[Collected data entries]
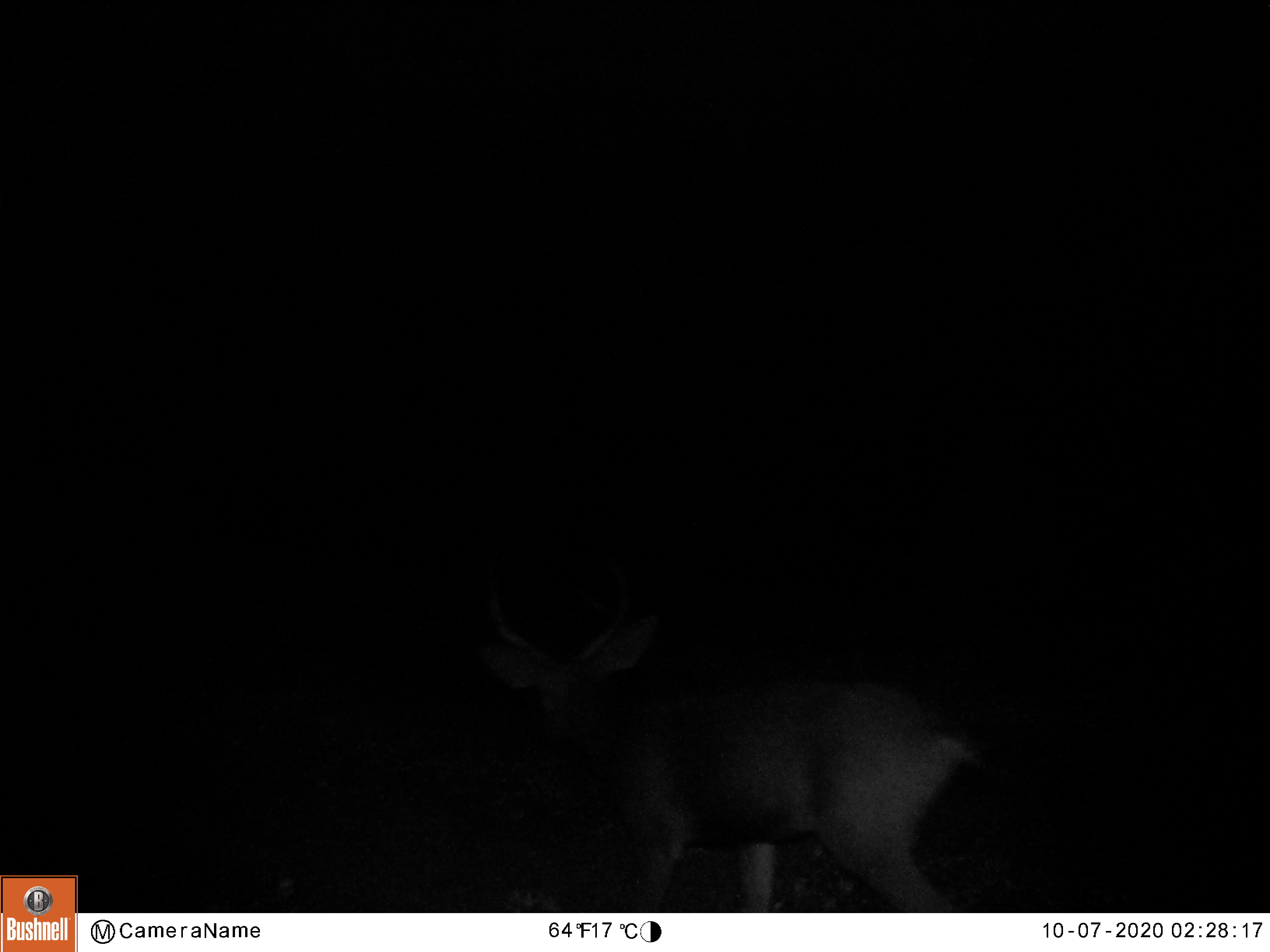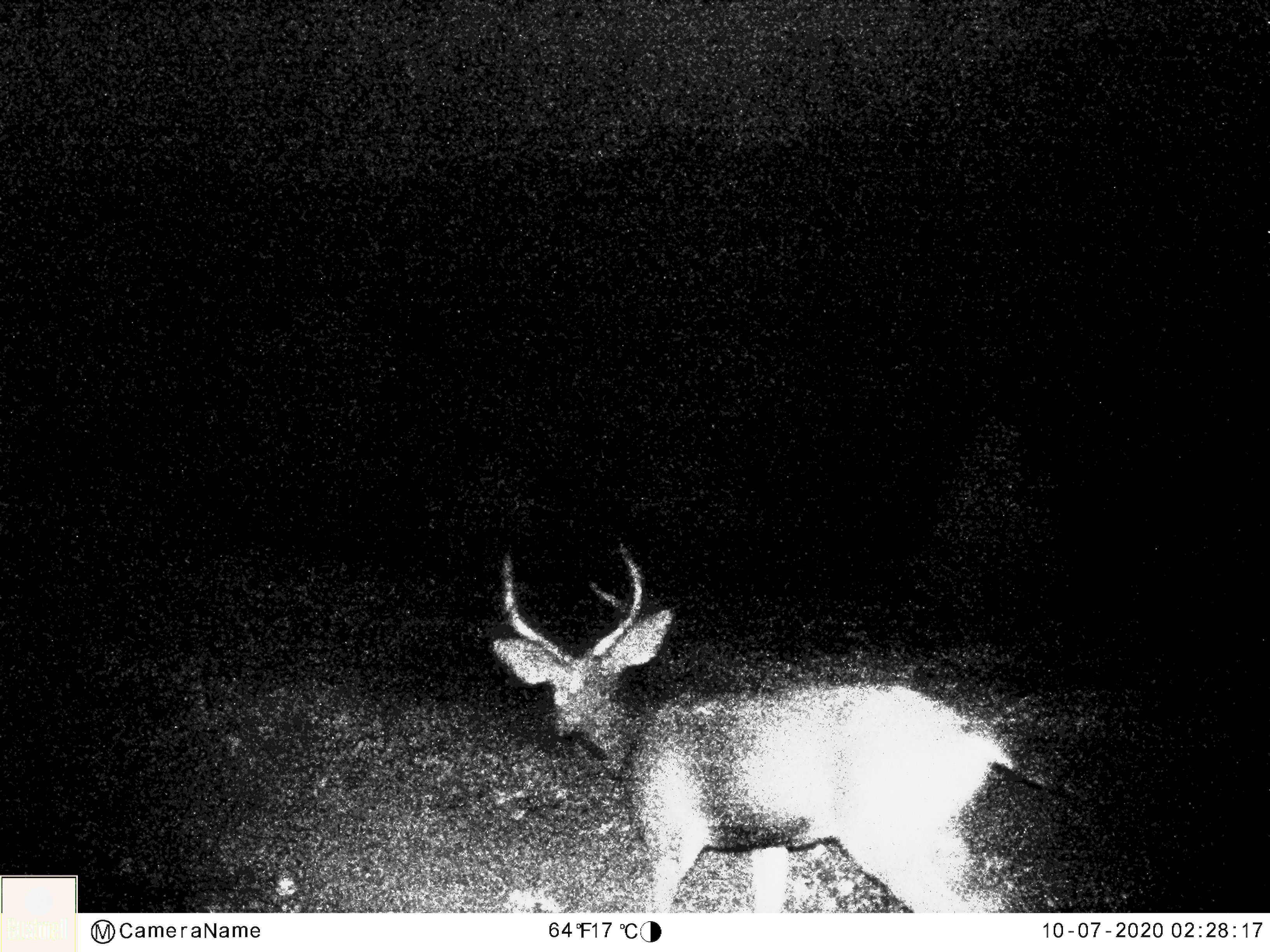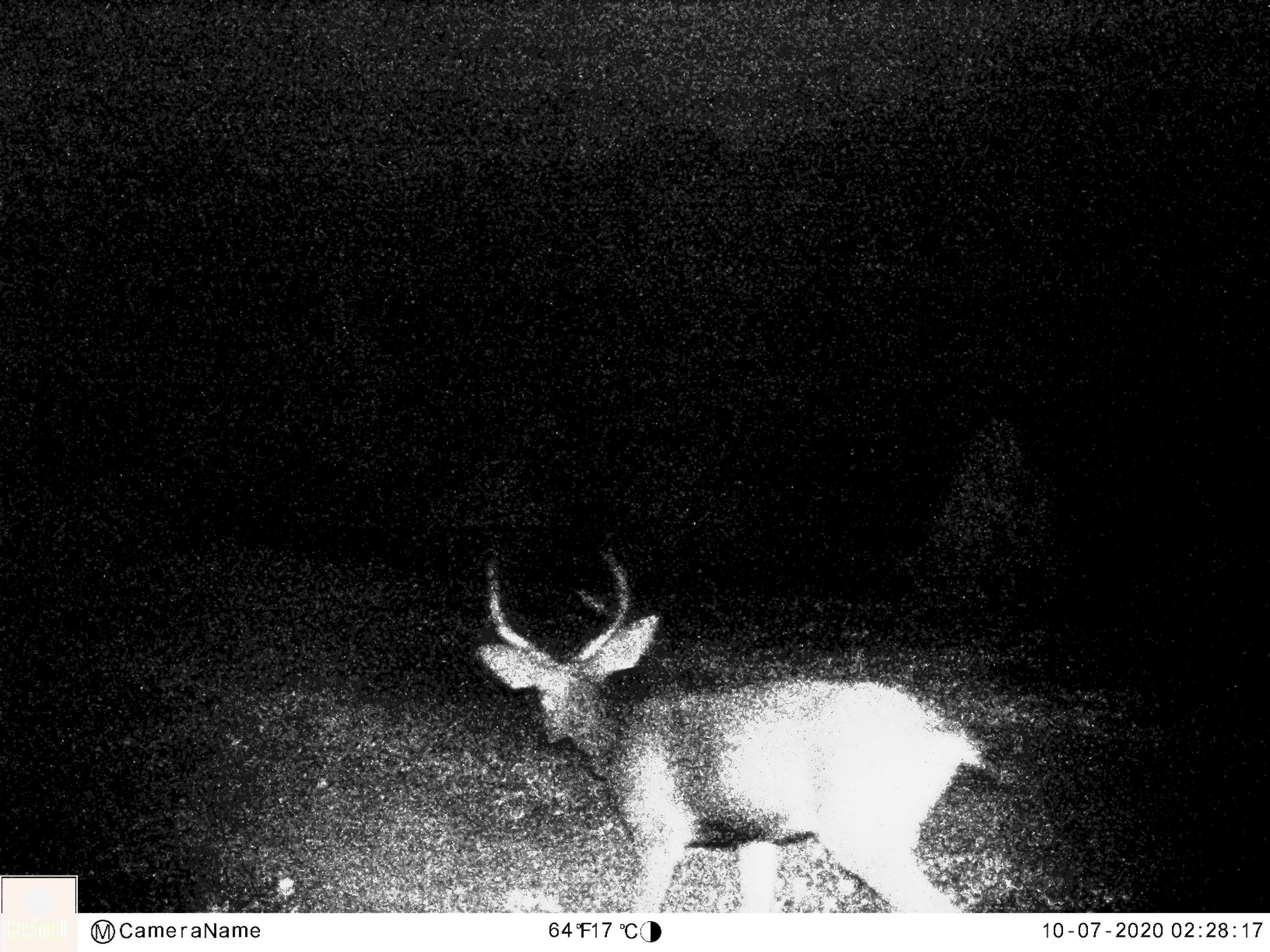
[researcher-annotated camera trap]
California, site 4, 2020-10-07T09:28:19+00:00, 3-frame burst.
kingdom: Animalia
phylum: Chordata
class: Mammalia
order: Artiodactyla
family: Cervidae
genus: Odocoileus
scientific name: Odocoileus hemionus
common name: mule deer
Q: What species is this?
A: Mule deer (Odocoileus hemionus).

> [Task statement]: Output each record verbatim, but skip anything that is a picture.

> [Output of the task]:
[researcher-annotated camera trap]
California, site 4, 2020-10-07T09:28:19+00:00, 3-frame burst.
kingdom: Animalia
phylum: Chordata
class: Mammalia
order: Artiodactyla
family: Cervidae
genus: Odocoileus
scientific name: Odocoileus hemionus
common name: mule deer
Q: What species is this?
A: Mule deer (Odocoileus hemionus).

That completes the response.